Fairness in recommender systems

Impact leads: Theresia Veronika Rampisela, Maria Maistro, and Christina Lioma, University of Copenhagen

Subproject: Machine learning and bias

Introduction to the case by assistant prof. Maria Maistro

Context

Recommender systems are applications that match items such as services or products, to individuals. The goal is for users to interact (click, view, purchase, etc.) with the items recommended by the systems. They are not only part of common everyday applications, such as e-commerce, entertainment websites, and social media, but also high-risk applications, including job recommendations and health. For example, job seekers on a job application platform may miss out on employment opportunities because they are frequently placed at the bottom of the rankings shown to recruiters. It is thus fundamental to ensure that these systems provide fair treatment, avoiding discrimination against specific groups or individuals. Fairness of AI systems, such as recommender systems, has become increasingly important and even compulsory for high-risk applications, according to recent legislation, e.g., the EU AI Act.

To accurately quantify the fairness of these systems, we need robust evaluation measures that are applicable in a wide range of cases and easy to interpret. This subproject at the Department of Computer Science at the University of Copenhagen (DIKU) focuses on analysing and developing evaluation measures to assess the level of fairness of recommender systems. This is necessary for practitioners, both from research and industry, to detect cases of unfair treatment and develop mitigation strategies. Specifically, this subproject involved researchers from DIKU and the Royal Melbourne Institute of Technology in Australia, and used data from well-known providers of recommendation systems, such as Amazon and Yelp.

To investigate fairness in recommender systems, the project addressed the following questions:

What are the strengths and limitations of the current evaluation measures of fairness in recommender systems?
How do we overcome the limitations of the current evaluation measures of fairness?
How does increasing fairness affect effectiveness (e.g. accuracy) in recommender systems?
Which evaluation measures should we use to evaluate fairness in recommender systems?

The study

To evaluate fairness in recommender systems, the research team has used real-world datasets provided by tech companies such as Amazon, including ratings given by users to products or content, or click logs. These kinds of data were used as input to AI models, which generated a ranked list of personalised recommendations based on the user interaction history. Then, the research team: a) evaluated the theoretical and empirical properties of existing fairness measures, for example, by analysing their mathematical formulations, computing the agreement among measures, and performing stress tests to assess their robustness; and b) created new improved evaluation measures of fairness. This work received the prestigious best journal paper award from Women in RecSys and was presented at the 18^th ACM Conference on Recommender Systems (RecSys 2024).

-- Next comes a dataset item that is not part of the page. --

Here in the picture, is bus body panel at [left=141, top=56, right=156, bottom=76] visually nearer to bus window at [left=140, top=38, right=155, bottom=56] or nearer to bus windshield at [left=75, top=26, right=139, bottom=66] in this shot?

Some of the key findings and contributions to the field of recommender systems are as follows:

Several existing evaluation measures of fairness in recommender systems are unreliable because they are mathematically flawed and often conflict with each other in what they deem fair. This is problematic because, for instance, the measures cannot even be computed for some data, or they can return misleading results, e.g., a system being assessed as fair when in practice, it is not.
The research team corrected the above flaws in existing evaluation measures. This resulted in making the evaluation measures more reliable, more usable, and more interpretable to humans. The research team’s reformulated evaluation measures of fairness can now be used across a wider range of evaluation scenarios than the original evaluation measures.
Increasing fairness sometimes comes at the cost of reduced effectiveness, e.g. less precise recommendations. This is a real-life problem, because practitioners need technology that is both accurate and fair. To address this problem, the research team created a tool that quantifies the trade-off between recommendation fairness and effectiveness, so that fairness and effectiveness can be jointly measured. This allows practitioners to calibrate their recommendation technologies without compromising accuracy or fairness, while also ensuring that users of this technology receive recommendations that balance accuracy and fairness.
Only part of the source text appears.